### EXERCISE:
Starting at the line with "order: Artiodactyla", set down each line of the entries below through the last one, exactly as it stands.

### SOURCE RECORDS:
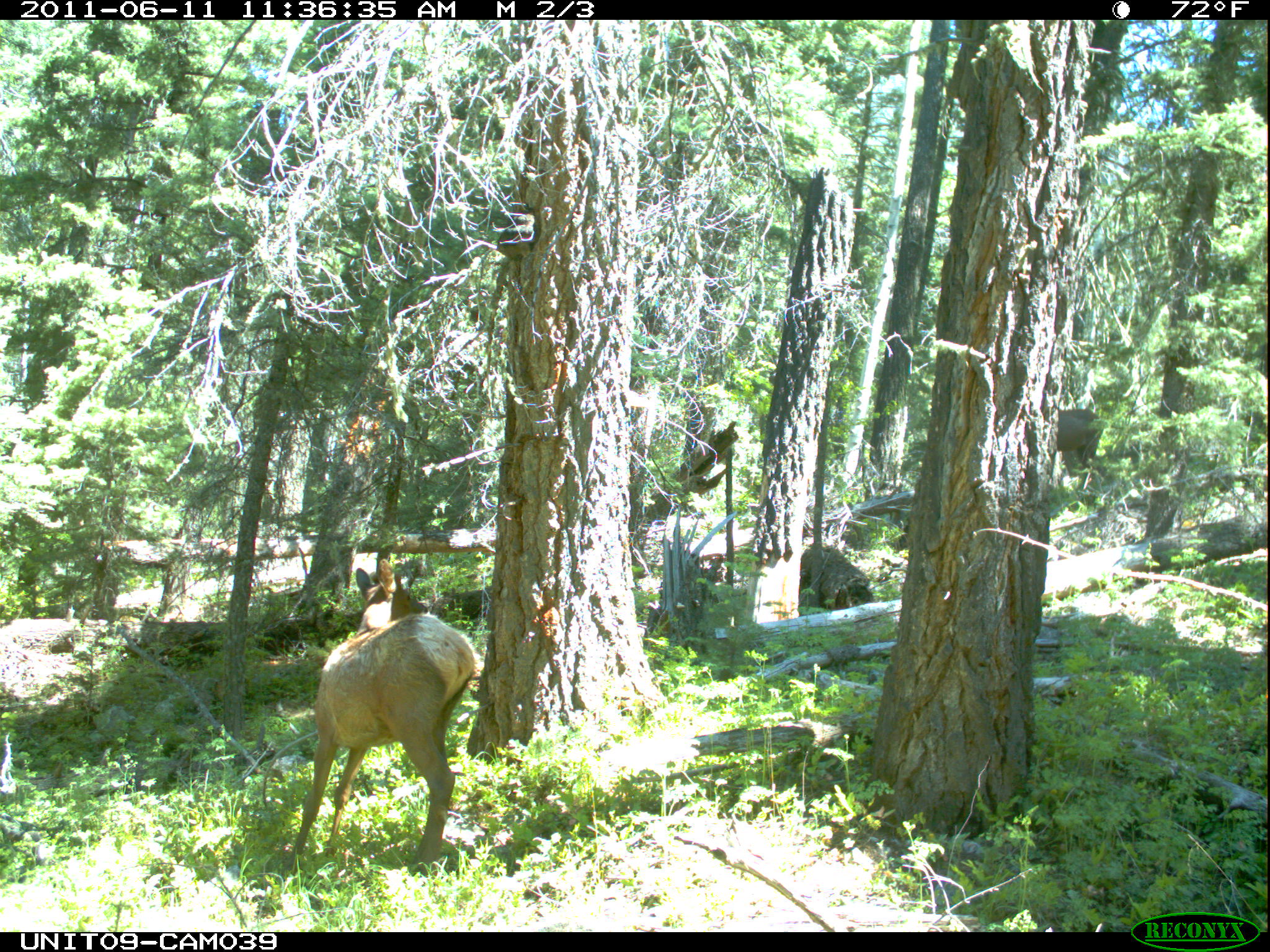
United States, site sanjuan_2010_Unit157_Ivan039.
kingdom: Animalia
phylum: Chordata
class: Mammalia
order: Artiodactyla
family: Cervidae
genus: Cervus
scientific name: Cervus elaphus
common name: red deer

### YOUR RESPONSE:
order: Artiodactyla
family: Cervidae
genus: Cervus
scientific name: Cervus elaphus
common name: red deer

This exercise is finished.